[Input data — start]

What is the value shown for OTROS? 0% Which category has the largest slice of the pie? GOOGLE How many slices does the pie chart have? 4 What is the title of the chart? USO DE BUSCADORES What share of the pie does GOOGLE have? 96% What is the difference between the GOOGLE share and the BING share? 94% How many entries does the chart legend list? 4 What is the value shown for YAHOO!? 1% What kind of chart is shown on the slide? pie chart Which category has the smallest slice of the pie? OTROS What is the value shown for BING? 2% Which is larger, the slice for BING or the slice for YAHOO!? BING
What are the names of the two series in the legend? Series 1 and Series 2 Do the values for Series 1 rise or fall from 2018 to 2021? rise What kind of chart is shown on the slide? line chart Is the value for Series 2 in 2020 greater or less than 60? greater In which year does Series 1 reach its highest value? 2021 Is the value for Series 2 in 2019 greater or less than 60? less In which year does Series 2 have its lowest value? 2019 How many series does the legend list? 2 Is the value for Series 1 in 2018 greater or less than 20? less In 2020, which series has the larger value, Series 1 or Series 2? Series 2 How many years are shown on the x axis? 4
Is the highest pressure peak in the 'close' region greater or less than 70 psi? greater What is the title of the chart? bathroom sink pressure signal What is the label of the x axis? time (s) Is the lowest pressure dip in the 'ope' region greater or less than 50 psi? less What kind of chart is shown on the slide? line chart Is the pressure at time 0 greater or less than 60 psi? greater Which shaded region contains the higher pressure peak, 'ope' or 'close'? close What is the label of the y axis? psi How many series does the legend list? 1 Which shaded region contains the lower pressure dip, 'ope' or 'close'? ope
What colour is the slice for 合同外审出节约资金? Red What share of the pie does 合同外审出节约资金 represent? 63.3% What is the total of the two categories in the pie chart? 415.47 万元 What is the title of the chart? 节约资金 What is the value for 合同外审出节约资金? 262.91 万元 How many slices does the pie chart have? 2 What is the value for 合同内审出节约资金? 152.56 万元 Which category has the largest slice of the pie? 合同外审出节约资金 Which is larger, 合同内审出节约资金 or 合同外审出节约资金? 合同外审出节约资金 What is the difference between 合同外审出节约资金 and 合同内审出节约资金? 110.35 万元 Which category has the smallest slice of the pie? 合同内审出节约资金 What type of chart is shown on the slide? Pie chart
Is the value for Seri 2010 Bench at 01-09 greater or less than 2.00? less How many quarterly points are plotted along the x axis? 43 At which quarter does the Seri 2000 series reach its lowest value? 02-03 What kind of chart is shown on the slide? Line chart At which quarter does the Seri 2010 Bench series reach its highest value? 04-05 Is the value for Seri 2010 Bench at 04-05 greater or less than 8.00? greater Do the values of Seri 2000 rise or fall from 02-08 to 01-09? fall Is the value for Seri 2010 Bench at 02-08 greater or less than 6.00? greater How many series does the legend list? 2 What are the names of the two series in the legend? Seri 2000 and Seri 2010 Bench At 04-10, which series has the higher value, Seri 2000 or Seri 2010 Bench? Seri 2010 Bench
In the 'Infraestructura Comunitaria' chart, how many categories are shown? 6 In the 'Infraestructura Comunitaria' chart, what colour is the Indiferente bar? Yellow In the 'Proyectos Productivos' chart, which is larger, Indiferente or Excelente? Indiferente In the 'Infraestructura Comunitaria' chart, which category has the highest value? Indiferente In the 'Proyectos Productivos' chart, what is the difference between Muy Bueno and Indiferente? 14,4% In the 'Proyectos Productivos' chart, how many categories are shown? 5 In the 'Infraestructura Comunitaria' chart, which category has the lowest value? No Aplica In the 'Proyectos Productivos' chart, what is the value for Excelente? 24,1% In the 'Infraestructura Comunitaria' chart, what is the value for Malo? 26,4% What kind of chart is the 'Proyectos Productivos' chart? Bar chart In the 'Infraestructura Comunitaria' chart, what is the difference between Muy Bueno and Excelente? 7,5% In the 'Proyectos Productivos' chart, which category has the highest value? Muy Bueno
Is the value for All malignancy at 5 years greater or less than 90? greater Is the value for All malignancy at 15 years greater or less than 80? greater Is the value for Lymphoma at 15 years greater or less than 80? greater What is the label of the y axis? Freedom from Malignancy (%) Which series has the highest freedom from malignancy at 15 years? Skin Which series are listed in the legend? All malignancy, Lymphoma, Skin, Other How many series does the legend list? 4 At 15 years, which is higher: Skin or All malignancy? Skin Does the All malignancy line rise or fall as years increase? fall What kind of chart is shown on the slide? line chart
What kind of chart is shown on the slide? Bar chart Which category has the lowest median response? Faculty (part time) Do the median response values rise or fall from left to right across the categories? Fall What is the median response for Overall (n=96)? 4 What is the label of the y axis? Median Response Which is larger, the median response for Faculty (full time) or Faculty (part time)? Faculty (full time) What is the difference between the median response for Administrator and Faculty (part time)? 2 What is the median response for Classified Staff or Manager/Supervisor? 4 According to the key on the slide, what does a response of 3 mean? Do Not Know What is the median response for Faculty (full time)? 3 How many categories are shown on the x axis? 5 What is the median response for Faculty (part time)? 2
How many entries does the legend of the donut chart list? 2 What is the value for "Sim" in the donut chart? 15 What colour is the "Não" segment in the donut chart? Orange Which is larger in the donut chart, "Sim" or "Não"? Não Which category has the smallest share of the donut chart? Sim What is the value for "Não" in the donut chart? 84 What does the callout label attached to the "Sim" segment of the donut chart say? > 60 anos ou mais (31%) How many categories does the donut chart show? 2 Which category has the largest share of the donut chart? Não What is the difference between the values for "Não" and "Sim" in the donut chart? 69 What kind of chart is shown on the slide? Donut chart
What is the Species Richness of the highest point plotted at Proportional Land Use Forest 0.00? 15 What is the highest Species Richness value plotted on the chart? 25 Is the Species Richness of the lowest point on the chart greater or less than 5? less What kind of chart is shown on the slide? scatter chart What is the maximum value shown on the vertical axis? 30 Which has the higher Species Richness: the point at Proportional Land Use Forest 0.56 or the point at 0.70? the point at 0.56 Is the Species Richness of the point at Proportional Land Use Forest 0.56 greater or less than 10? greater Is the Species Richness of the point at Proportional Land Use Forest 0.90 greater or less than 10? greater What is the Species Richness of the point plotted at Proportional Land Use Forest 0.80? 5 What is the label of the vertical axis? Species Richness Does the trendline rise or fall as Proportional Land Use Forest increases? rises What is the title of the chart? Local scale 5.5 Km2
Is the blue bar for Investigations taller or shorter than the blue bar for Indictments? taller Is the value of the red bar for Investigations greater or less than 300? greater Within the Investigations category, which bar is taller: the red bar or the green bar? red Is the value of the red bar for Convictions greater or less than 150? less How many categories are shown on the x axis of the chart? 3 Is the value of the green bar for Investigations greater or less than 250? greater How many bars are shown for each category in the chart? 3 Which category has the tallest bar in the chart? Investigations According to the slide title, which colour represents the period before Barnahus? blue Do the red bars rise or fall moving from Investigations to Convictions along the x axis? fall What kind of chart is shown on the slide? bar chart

[Input data — finish]

» **Exercise instructions**
Update the items by changing every "slide" to "page" and leaving the rest unchanged.

» **Your solution**
What is the value shown for OTROS? 0% Which category has the largest slice of the pie? GOOGLE How many slices does the pie chart have? 4 What is the title of the chart? USO DE BUSCADORES What share of the pie does GOOGLE have? 96% What is the difference between the GOOGLE share and the BING share? 94% How many entries does the chart legend list? 4 What is the value shown for YAHOO!? 1% What kind of chart is shown on the page? pie chart Which category has the smallest slice of the pie? OTROS What is the value shown for BING? 2% Which is larger, the slice for BING or the slice for YAHOO!? BING
What are the names of the two series in the legend? Series 1 and Series 2 Do the values for Series 1 rise or fall from 2018 to 2021? rise What kind of chart is shown on the page? line chart Is the value for Series 2 in 2020 greater or less than 60? greater In which year does Series 1 reach its highest value? 2021 Is the value for Series 2 in 2019 greater or less than 60? less In which year does Series 2 have its lowest value? 2019 How many series does the legend list? 2 Is the value for Series 1 in 2018 greater or less than 20? less In 2020, which series has the larger value, Series 1 or Series 2? Series 2 How many years are shown on the x axis? 4
Is the highest pressure peak in the 'close' region greater or less than 70 psi? greater What is the title of the chart? bathroom sink pressure signal What is the label of the x axis? time (s) Is the lowest pressure dip in the 'ope' region greater or less than 50 psi? less What kind of chart is shown on the page? line chart Is the pressure at time 0 greater or less than 60 psi? greater Which shaded region contains the higher pressure peak, 'ope' or 'close'? close What is the label of the y axis? psi How many series does the legend list? 1 Which shaded region contains the lower pressure dip, 'ope' or 'close'? ope
What colour is the slice for 合同外审出节约资金? Red What share of the pie does 合同外审出节约资金 represent? 63.3% What is the total of the two categories in the pie chart? 415.47 万元 What is the title of the chart? 节约资金 What is the value for 合同外审出节约资金? 262.91 万元 How many slices does the pie chart have? 2 What is the value for 合同内审出节约资金? 152.56 万元 Which category has the largest slice of the pie? 合同外审出节约资金 Which is larger, 合同内审出节约资金 or 合同外审出节约资金? 合同外审出节约资金 What is the difference between 合同外审出节约资金 and 合同内审出节约资金? 110.35 万元 Which category has the smallest slice of the pie? 合同内审出节约资金 What type of chart is shown on the page? Pie chart
Is the value for Seri 2010 Bench at 01-09 greater or less than 2.00? less How many quarterly points are plotted along the x axis? 43 At which quarter does the Seri 2000 series reach its lowest value? 02-03 What kind of chart is shown on the page? Line chart At which quarter does the Seri 2010 Bench series reach its highest value? 04-05 Is the value for Seri 2010 Bench at 04-05 greater or less than 8.00? greater Do the values of Seri 2000 rise or fall from 02-08 to 01-09? fall Is the value for Seri 2010 Bench at 02-08 greater or less than 6.00? greater How many series does the legend list? 2 What are the names of the two series in the legend? Seri 2000 and Seri 2010 Bench At 04-10, which series has the higher value, Seri 2000 or Seri 2010 Bench? Seri 2010 Bench
In the 'Infraestructura Comunitaria' chart, how many categories are shown? 6 In the 'Infraestructura Comunitaria' chart, what colour is the Indiferente bar? Yellow In the 'Proyectos Productivos' chart, which is larger, Indiferente or Excelente? Indiferente In the 'Infraestructura Comunitaria' chart, which category has the highest value? Indiferente In the 'Proyectos Productivos' chart, what is the difference between Muy Bueno and Indiferente? 14,4% In the 'Proyectos Productivos' chart, how many categories are shown? 5 In the 'Infraestructura Comunitaria' chart, which category has the lowest value? No Aplica In the 'Proyectos Productivos' chart, what is the value for Excelente? 24,1% In the 'Infraestructura Comunitaria' chart, what is the value for Malo? 26,4% What kind of chart is the 'Proyectos Productivos' chart? Bar chart In the 'Infraestructura Comunitaria' chart, what is the difference between Muy Bueno and Excelente? 7,5% In the 'Proyectos Productivos' chart, which category has the highest value? Muy Bueno
Is the value for All malignancy at 5 years greater or less than 90? greater Is the value for All malignancy at 15 years greater or less than 80? greater Is the value for Lymphoma at 15 years greater or less than 80? greater What is the label of the y axis? Freedom from Malignancy (%) Which series has the highest freedom from malignancy at 15 years? Skin Which series are listed in the legend? All malignancy, Lymphoma, Skin, Other How many series does the legend list? 4 At 15 years, which is higher: Skin or All malignancy? Skin Does the All malignancy line rise or fall as years increase? fall What kind of chart is shown on the page? line chart
What kind of chart is shown on the page? Bar chart Which category has the lowest median response? Faculty (part time) Do the median response values rise or fall from left to right across the categories? Fall What is the median response for Overall (n=96)? 4 What is the label of the y axis? Median Response Which is larger, the median response for Faculty (full time) or Faculty (part time)? Faculty (full time) What is the difference between the median response for Administrator and Faculty (part time)? 2 What is the median response for Classified Staff or Manager/Supervisor? 4 According to the key on the page, what does a response of 3 mean? Do Not Know What is the median response for Faculty (full time)? 3 How many categories are shown on the x axis? 5 What is the median response for Faculty (part time)? 2
How many entries does the legend of the donut chart list? 2 What is the value for "Sim" in the donut chart? 15 What colour is the "Não" segment in the donut chart? Orange Which is larger in the donut chart, "Sim" or "Não"? Não Which category has the smallest share of the donut chart? Sim What is the value for "Não" in the donut chart? 84 What does the callout label attached to the "Sim" segment of the donut chart say? > 60 anos ou mais (31%) How many categories does the donut chart show? 2 Which category has the largest share of the donut chart? Não What is the difference between the values for "Não" and "Sim" in the donut chart? 69 What kind of chart is shown on the page? Donut chart
What is the Species Richness of the highest point plotted at Proportional Land Use Forest 0.00? 15 What is the highest Species Richness value plotted on the chart? 25 Is the Species Richness of the lowest point on the chart greater or less than 5? less What kind of chart is shown on the page? scatter chart What is the maximum value shown on the vertical axis? 30 Which has the higher Species Richness: the point at Proportional Land Use Forest 0.56 or the point at 0.70? the point at 0.56 Is the Species Richness of the point at Proportional Land Use Forest 0.56 greater or less than 10? greater Is the Species Richness of the point at Proportional Land Use Forest 0.90 greater or less than 10? greater What is the Species Richness of the point plotted at Proportional Land Use Forest 0.80? 5 What is the label of the vertical axis? Species Richness Does the trendline rise or fall as Proportional Land Use Forest increases? rises What is the title of the chart? Local scale 5.5 Km2
Is the blue bar for Investigations taller or shorter than the blue bar for Indictments? taller Is the value of the red bar for Investigations greater or less than 300? greater Within the Investigations category, which bar is taller: the red bar or the green bar? red Is the value of the red bar for Convictions greater or less than 150? less How many categories are shown on the x axis of the chart? 3 Is the value of the green bar for Investigations greater or less than 250? greater How many bars are shown for each category in the chart? 3 Which category has the tallest bar in the chart? Investigations According to the page title, which colour represents the period before Barnahus? blue Do the red bars rise or fall moving from Investigations to Convictions along the x axis? fall What kind of chart is shown on the page? bar chart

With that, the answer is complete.